### Directions for this task
Begin at the top of the records below and return each line exactly through the line with "Standing vote fraction: 67%.". Skip pictures.

[Stored items]
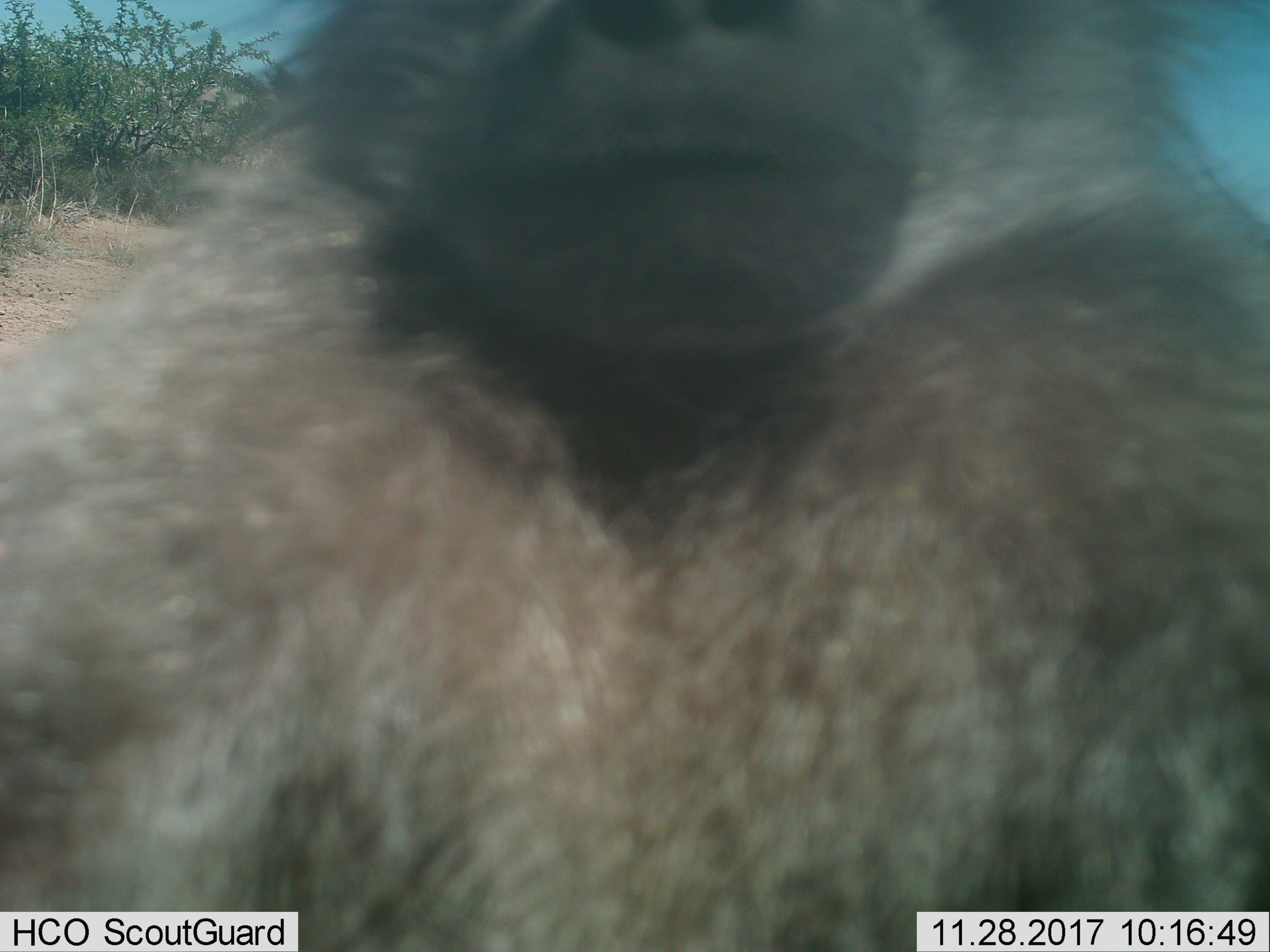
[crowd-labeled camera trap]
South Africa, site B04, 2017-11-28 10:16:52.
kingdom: Animalia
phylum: Chordata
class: Mammalia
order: Primates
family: Cercopithecidae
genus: Papio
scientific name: Papio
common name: baboon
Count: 1.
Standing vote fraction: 67%.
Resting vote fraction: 17%.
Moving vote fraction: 0%.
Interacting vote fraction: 17%.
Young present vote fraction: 0%.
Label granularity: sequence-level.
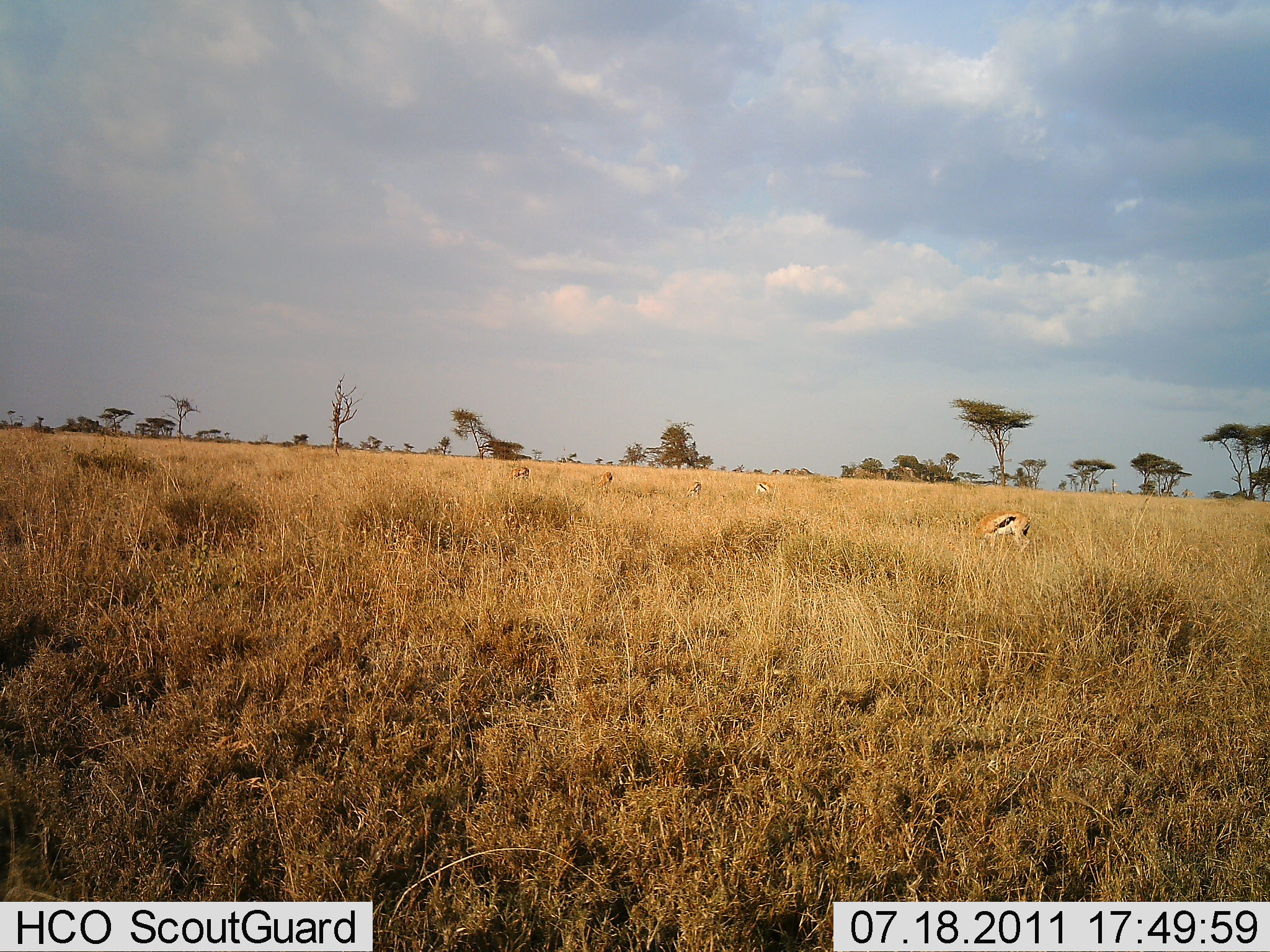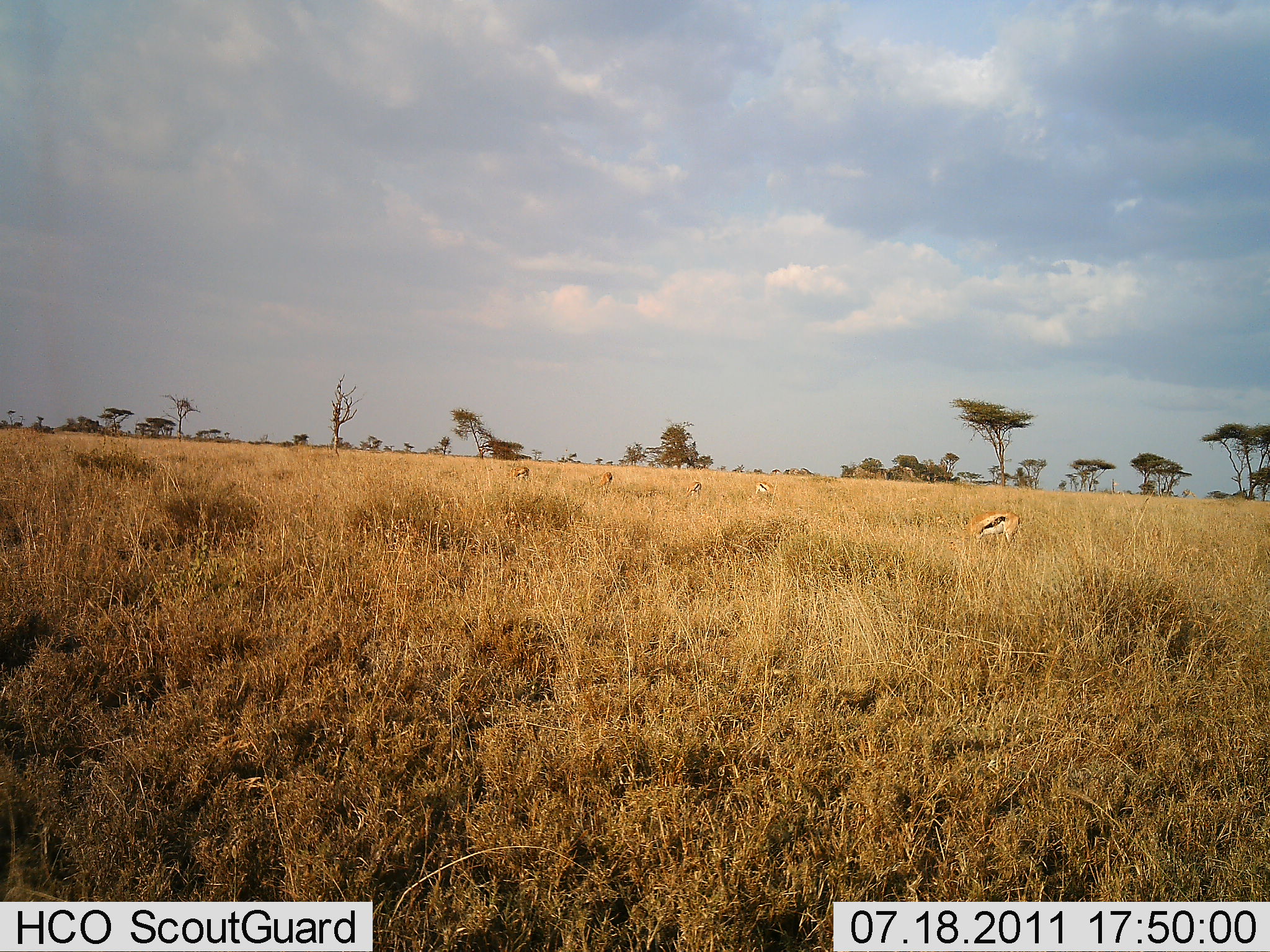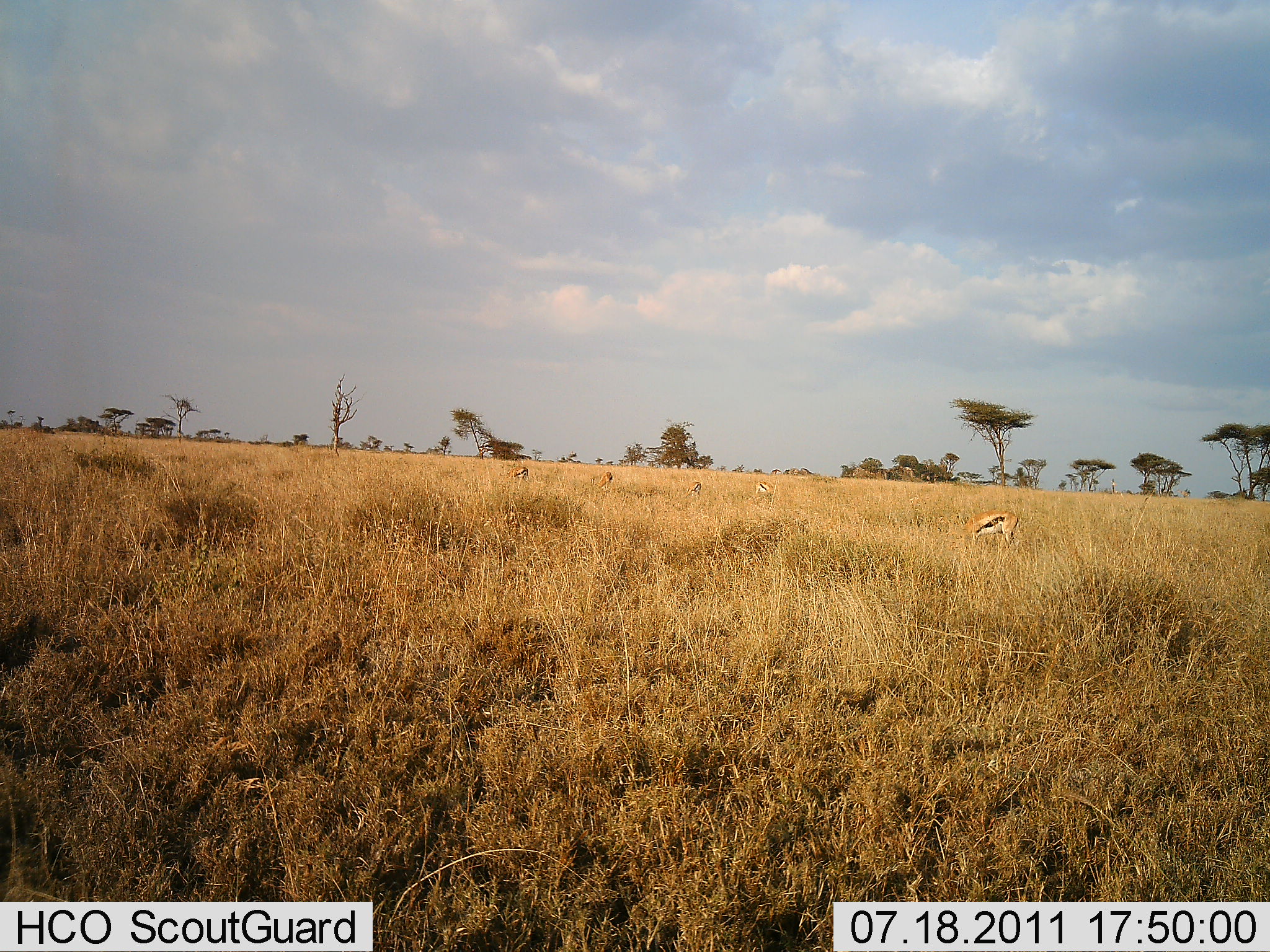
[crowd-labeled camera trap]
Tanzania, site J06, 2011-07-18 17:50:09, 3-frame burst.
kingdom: Animalia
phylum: Chordata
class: Mammalia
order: Artiodactyla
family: Bovidae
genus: Eudorcas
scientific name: Eudorcas thomsonii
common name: thomson's gazelle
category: gazellethomsons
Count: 5.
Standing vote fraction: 20%.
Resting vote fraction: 0%.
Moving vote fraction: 10%.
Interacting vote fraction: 0%.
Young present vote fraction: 0%.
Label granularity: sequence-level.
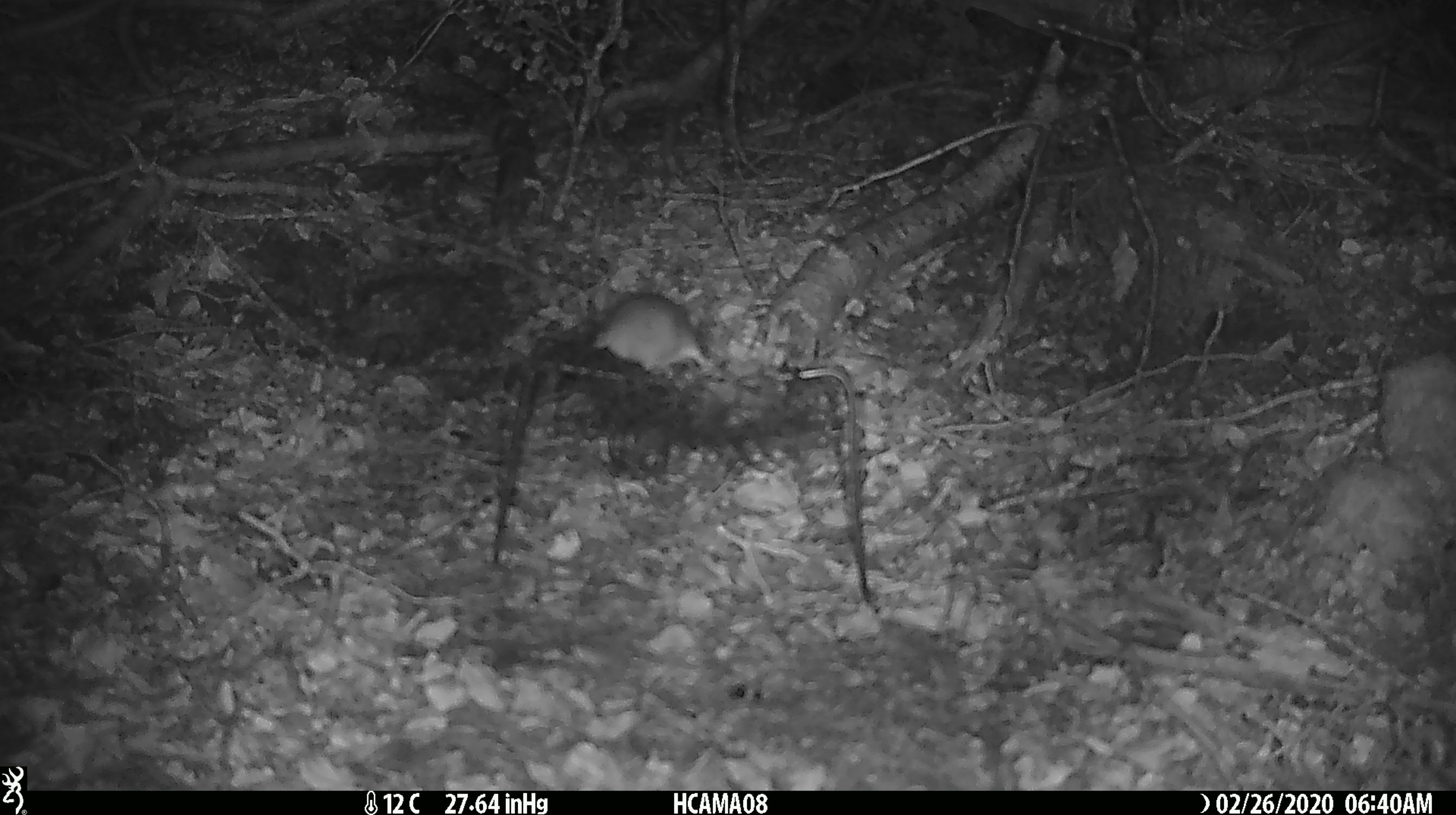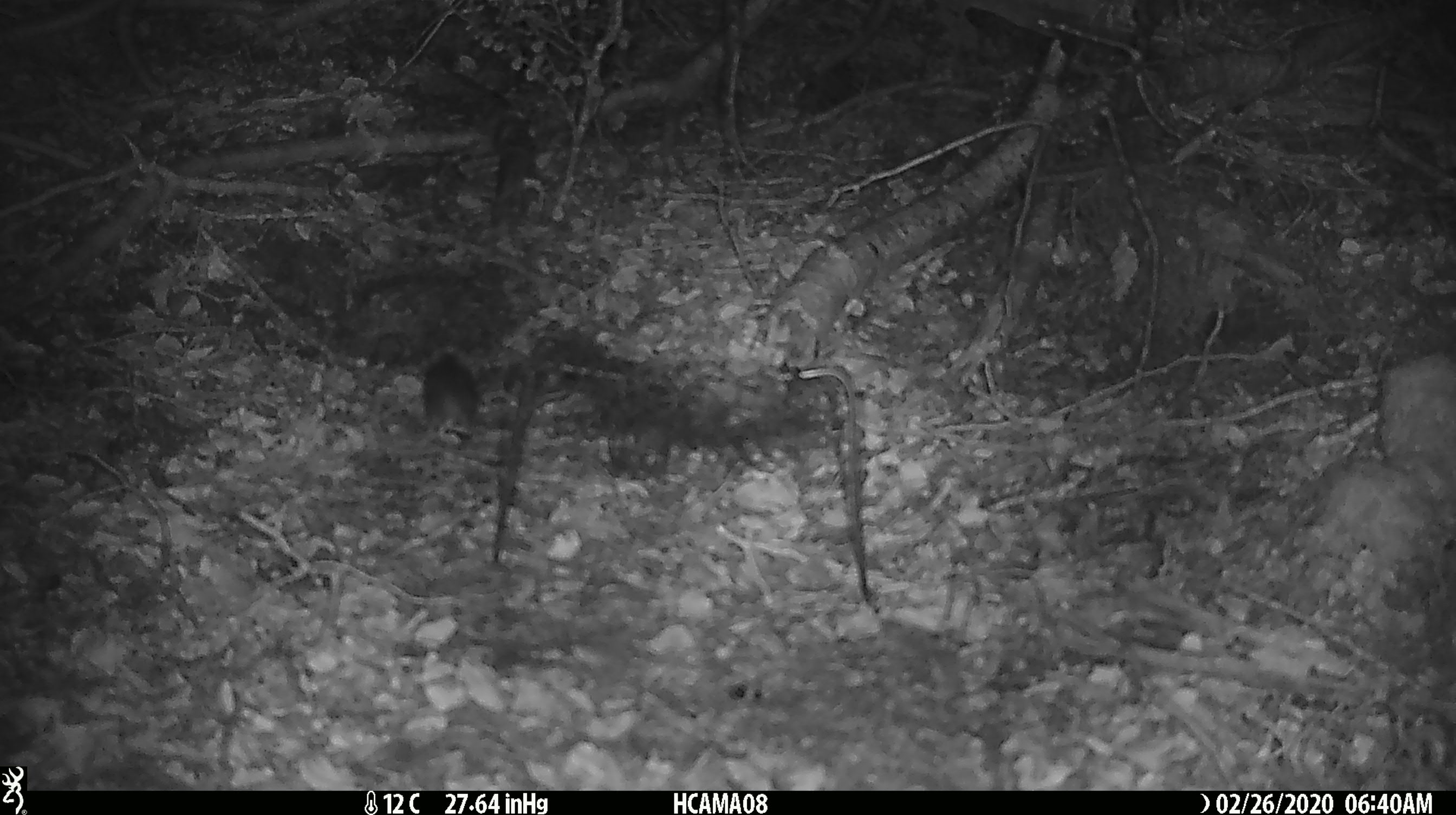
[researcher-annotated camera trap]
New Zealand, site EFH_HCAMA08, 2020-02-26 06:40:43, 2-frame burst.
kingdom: Animalia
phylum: Chordata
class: Mammalia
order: Rodentia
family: Muridae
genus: Mus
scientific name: Mus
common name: mouse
Mouse (Mus).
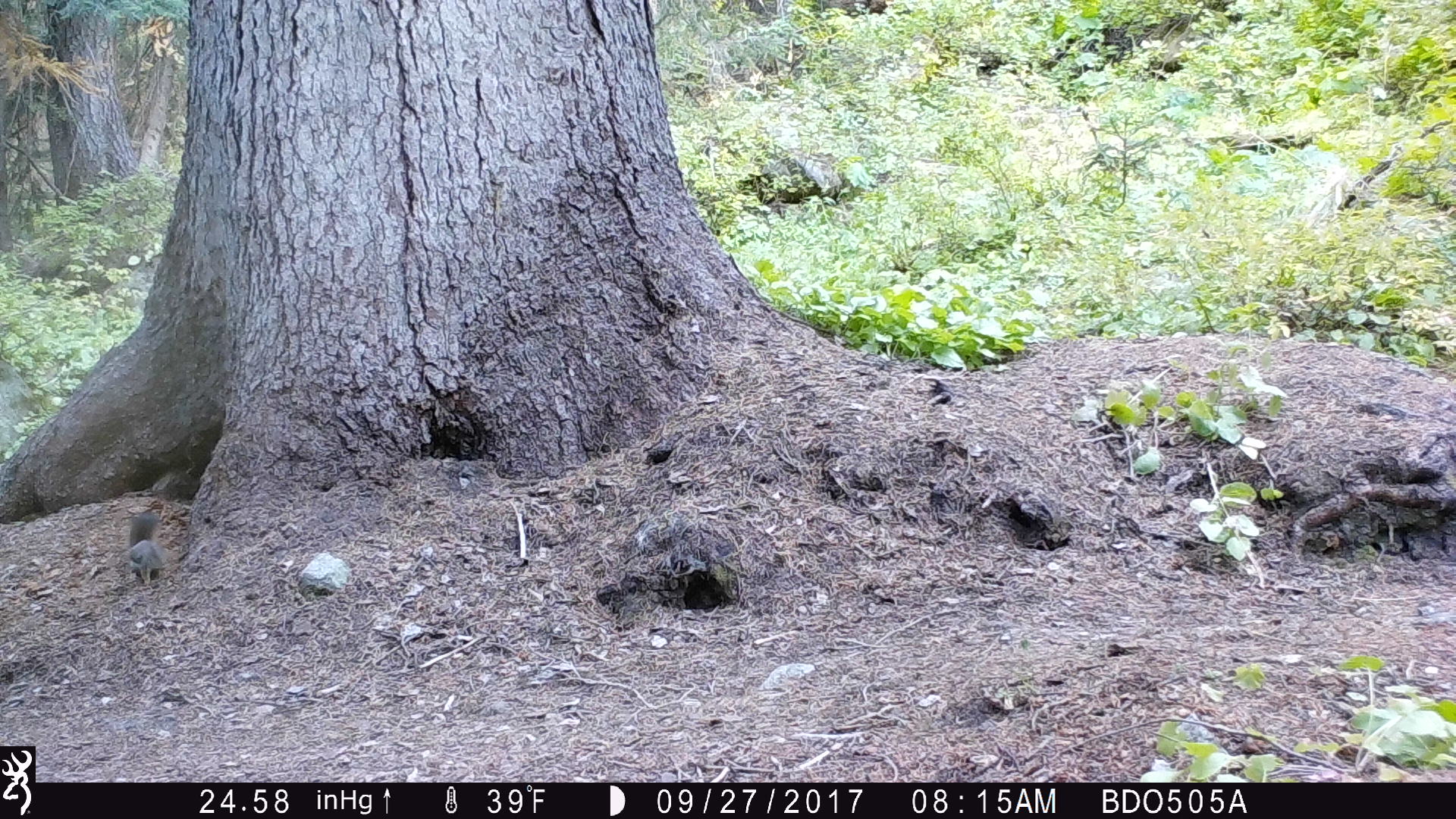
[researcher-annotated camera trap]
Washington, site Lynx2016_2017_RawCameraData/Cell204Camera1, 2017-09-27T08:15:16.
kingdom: Animalia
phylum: Chordata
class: Mammalia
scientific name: Mammalia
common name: small mammal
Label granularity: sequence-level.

### Output below
[crowd-labeled camera trap]
South Africa, site B04, 2017-11-28 10:16:52.
kingdom: Animalia
phylum: Chordata
class: Mammalia
order: Primates
family: Cercopithecidae
genus: Papio
scientific name: Papio
common name: baboon
Count: 1.
Standing vote fraction: 67%.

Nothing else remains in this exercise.